By Rabbi Ben Kamin
SAN DIEGO — There is a lot of anonymous suffering in the world, even when it gets great media play. Yesterday, one could bounce around on television and/or the web and see the clear release of unparalleled tension in a Seattle woman set free in Perugia, Italy; the cri de coeur of a Jew trying to literally break through the walls of anti-Semitism in Tripoli, Libya; and the frightened shrieks of Muslim worshippers coming to terms with the arson of their mosque in Tuba-Zangariya, Israel.
It’s hard to imagine how many dreadful emotional years have accumulated in the mind and heart of Amanda Knox, the exchange student from Seattle who has just completed four calendar years in unwarranted confinement.
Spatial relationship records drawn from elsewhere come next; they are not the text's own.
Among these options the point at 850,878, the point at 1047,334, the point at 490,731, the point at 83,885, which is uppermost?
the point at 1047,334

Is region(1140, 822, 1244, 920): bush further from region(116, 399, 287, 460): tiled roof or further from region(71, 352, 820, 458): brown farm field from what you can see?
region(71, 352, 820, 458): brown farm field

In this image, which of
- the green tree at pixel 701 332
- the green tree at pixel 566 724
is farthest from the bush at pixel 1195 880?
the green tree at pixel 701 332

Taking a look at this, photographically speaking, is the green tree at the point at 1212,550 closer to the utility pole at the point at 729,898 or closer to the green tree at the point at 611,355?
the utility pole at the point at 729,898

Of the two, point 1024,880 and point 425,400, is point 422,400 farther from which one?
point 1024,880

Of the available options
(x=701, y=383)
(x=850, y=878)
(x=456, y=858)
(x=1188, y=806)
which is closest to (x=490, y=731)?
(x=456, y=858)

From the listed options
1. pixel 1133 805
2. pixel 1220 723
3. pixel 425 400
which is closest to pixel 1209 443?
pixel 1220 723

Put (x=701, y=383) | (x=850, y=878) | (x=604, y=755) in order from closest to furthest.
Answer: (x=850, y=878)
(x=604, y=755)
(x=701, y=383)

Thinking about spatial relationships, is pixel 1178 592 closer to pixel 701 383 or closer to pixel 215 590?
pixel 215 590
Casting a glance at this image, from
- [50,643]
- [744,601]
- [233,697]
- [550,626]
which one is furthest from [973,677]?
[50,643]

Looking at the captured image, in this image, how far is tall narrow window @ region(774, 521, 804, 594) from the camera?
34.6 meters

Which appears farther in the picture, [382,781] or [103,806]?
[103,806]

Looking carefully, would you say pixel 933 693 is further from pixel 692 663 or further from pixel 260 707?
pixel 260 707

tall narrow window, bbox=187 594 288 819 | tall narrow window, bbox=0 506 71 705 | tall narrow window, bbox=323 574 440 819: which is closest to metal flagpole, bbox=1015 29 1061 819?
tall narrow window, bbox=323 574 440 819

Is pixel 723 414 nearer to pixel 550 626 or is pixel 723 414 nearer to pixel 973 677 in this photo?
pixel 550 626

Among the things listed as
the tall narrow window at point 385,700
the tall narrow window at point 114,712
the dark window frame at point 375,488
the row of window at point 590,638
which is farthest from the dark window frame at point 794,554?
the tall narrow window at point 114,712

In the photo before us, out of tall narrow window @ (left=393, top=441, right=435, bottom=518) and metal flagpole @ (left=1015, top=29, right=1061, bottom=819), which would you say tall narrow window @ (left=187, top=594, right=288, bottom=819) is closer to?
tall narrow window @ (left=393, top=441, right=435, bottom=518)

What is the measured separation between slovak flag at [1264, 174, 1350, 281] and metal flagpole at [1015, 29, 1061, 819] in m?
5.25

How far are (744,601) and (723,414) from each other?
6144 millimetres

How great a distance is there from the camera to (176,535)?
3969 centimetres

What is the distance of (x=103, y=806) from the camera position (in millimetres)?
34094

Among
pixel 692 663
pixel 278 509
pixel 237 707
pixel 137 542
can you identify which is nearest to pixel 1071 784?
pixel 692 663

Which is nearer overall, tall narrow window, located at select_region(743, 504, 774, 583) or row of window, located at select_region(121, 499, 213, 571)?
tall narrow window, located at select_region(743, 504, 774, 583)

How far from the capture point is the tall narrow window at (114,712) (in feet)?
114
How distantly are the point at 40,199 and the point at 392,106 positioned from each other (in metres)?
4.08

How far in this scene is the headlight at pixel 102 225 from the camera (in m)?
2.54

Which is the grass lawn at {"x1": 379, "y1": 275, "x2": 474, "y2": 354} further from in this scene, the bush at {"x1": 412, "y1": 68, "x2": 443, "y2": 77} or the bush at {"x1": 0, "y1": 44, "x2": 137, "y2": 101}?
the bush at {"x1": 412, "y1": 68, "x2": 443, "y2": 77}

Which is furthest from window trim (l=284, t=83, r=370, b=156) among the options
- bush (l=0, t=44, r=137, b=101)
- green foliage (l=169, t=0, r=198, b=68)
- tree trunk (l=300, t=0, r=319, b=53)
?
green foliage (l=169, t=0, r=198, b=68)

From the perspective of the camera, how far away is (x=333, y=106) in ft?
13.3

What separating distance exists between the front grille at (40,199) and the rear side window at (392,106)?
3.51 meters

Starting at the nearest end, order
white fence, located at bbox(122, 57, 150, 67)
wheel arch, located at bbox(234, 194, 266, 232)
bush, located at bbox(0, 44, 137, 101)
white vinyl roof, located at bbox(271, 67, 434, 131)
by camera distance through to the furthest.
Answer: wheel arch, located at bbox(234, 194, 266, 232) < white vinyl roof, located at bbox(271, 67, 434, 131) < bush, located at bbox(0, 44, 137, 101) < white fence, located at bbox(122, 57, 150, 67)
She was twenty and innocent and blossom-fresh when she arrived in Perugia and, before many of the nearby grapes were even harvested, found herself (and her-then beau) cruelly accused—framed, actually—for the savage murder of her British roommate.
Just as we sensed that the much-less dignified Casey Anthony did kill her child, we have sensed that Amanda Knox was innocent. So this wasn’t a case of American television watchers just knee-jerking in sympathy for an accused fellow citizen caught in a legal labyrinth (although some latent Italian hostility has been detected in the mangled, unprofessional, and scientifically laughable prosecution of Knox). Knox retained her dignity and unvarnished vulnerability through to the last moment—even as she tearfully declared her guiltlessness (and grief for her murdered roommate) in fluent Italian at what was, literally, a moment of truth.
In Tripoli, capital of a still very volatile Libya, a Jew named David Gerbi returned home after 44 years of exile in, ironically, Italy. Gerbi is a psychotherapist who still remembers the day when his family was thrown out of Libya in the aftermath of Israel’s lightning victory against a mounted multi-national Arab invasion during the Six Day War of 1967. He claims to be the first Jew to enter Libya since the (apparent) ouster of the dictator Gaddafi.
Brazenly donning a yarmulke and a prayer shawl, Gerbi walked to the long-empty, faded peach-colored Dar Bishi Synagogue in the old city section. A fit man, he flung a sledgehammer against the retaining walls in order to gain access and then offer a prayer in what is now a house of lost souls. Anti-Semitic chants were heard coming from the so-called “liberators” of the new Libya and Gerbi does travel with hired security men.
The hundreds of thousands of Jewish refugees from Libya, Egypt, Jordan, Iraq, Iran, and Syria will never be an agenda item at the United Nations. Israel and some other truly free nations absorbed some; the rest, like their synagogues, will remain dust.
And yet, there is no reciprocity or justice in the smoke that filled the Galilean air above the Israeli-Arab village of Tuba-Zangariya. Jewish radicals, completely out of touch with the Torah they claim to represent, burned down a mosque and sprayed the holy building with disgraceful graffiti. Revenge for some savage killings by Arabs of Israeli families was in their hearts, but these kinds of acts defile the Jewish people and are politically inane.
As God prepares to write the judgments in the Yom Kippur Book of Life, I pray for all the anonymous sufferers still wrongly incarcerated in prisons, for the men and women who have been cast out of their childhood homes by the absurdity of war, and for all the temples where only ghosts are left to pray.